**Extract provided**
____

How can you tell if the data recovery company you are researching is reputable or not? In today’s world we rely less on what a company says about itself and more on what others say about that company. That can be both good and bad. Through Yelp, Facebook, Google+ and others, the voice of consumers is what truly helps to sell a company to potential buyers. Online reviews have become an ever growing way in which consumers can either flaunt the greatness of a company or spew their wrath about a bad experience. The unfortunate dark side is, reviews can easily be manipulated. These fake reviews create a false image of superiority, and even worse, it gives a false sense of security to consumers.
It should be stressed that not all reviews are fake. Most are absolutely legitimate. As a company, we don’t have a grudge against any other company out there, so this is not about disparaging anyone else. This article is strictly built with the intention of giving you things to keep in mind when you are looking for a data recovery provider. We want you to use a reputable company, and if that can’t be us, then we will even give you a list of competitors you should choose from.

____

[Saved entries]
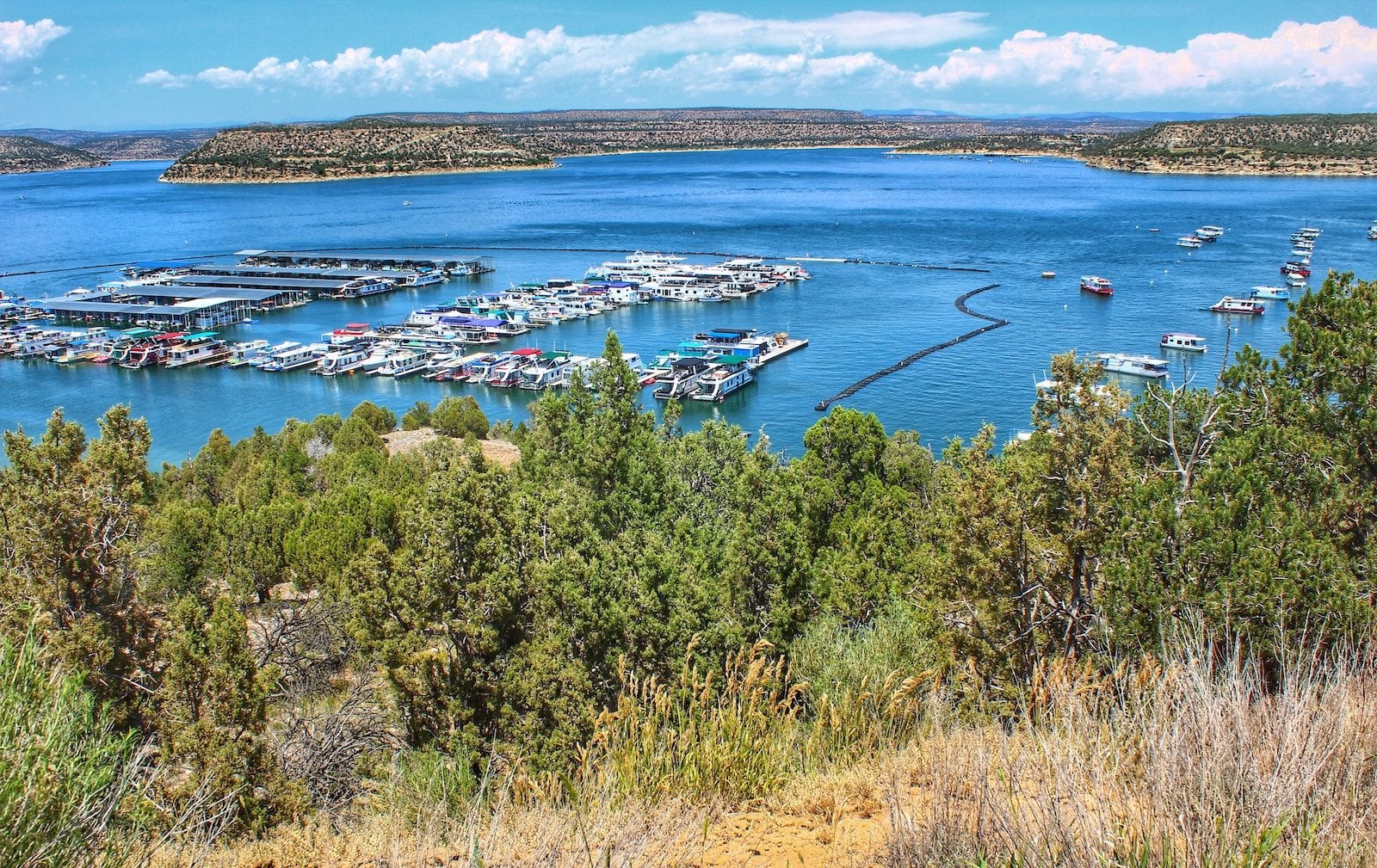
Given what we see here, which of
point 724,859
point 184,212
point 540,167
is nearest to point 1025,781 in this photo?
point 724,859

____

**What to produce**
List every platform that the text on choosing a data recovery company names as a place where consumers post their voice about companies. Use only the text about choosing a data recovery company and leave the data aside.

**Answer below**
Yelp, Facebook, Google+